Deep red = strong positive correlation; deep blue = strong negative correlation; white = near-zero correlation.
Clusters of highly correlated variables (blocks of red) are largely measuring the same thing. We’ll deal with this formally in Module 9 using an automated variable selection procedure.
A rough importance ranking
Before we fit anything, we can get a numerical sense of which variables are most different between presences and background — a simple proxy for how useful they might be.
separation <- sapply(names(env_vars), function(v) {
pres_mean <- mean(howler_sdm[[v]][howler_sdm$occ == 1], na.rm = TRUE)
bg_mean <- mean(howler_sdm[[v]][howler_sdm$occ == 0], na.rm = TRUE)
bg_sd <- sd(howler_sdm[[v]][howler_sdm$occ == 0], na.rm = TRUE)
abs(pres_mean - bg_mean) / bg_sd
})
sort(separation, decreasing = TRUE)
## bio04 bio05 bio10 bio11 bio01 bio09 elev
## 0.35453039 0.34495678 0.33871287 0.33580343 0.33572950 0.33199661 0.32905972
## bio08 bio06 bio03 bio15 bio18 bio12 bio07
## 0.32895947 0.31966531 0.21858531 0.20691138 0.20625199 0.13282262 0.12646305
## bio14 bio17 bio02 bio13 bio19 bio16
## 0.12444438 0.12236635 0.06237963 0.04672596 0.02436338 0.02408756
This standardised separation metric (effect size, roughly) ranks variables by how much their mean differs between presences and background, relative to background variability. Variables near the top of this list are worth prioritising in the model.

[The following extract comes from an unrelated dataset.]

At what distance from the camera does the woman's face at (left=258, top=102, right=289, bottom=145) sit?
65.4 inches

Keep note of the top three or four — we’ll see how they compare to what the formal variable selection procedure identifies in Module 9.
Before we finish, let’s save our environmental variables data frame for later use.
env_vars <- write.csv(env_vars, "data/env_vars.csv") # write for use in later modules
Exercise
Add
bio07(temperature annual range) to your density plot loop. Is there a clear difference between presences and background? Given that howler monkeys live in tropical forest, would you expect them to be more sensitive to temperature seasonality or to mean temperature?Make a scatterplot of
bio04(temperature seasonality) versusbio15(precipitation seasonality). Do howler monkey occurrences cluster in a particular corner of this space?Based on the correlation heatmap, identify two variables with very high correlation (|r| > 0.8). Then identify two variables with very low correlation. Which of the second pair would you expect to be more useful in an SDM, based on the density plots?
References
Fedigan, L.M. & Jack, K. (2001). Neotropical primates in a regenerating Costa Rican dry forest: a comparison of howler and capuchin population patterns. International Journal of Primatology, 22, 689–713.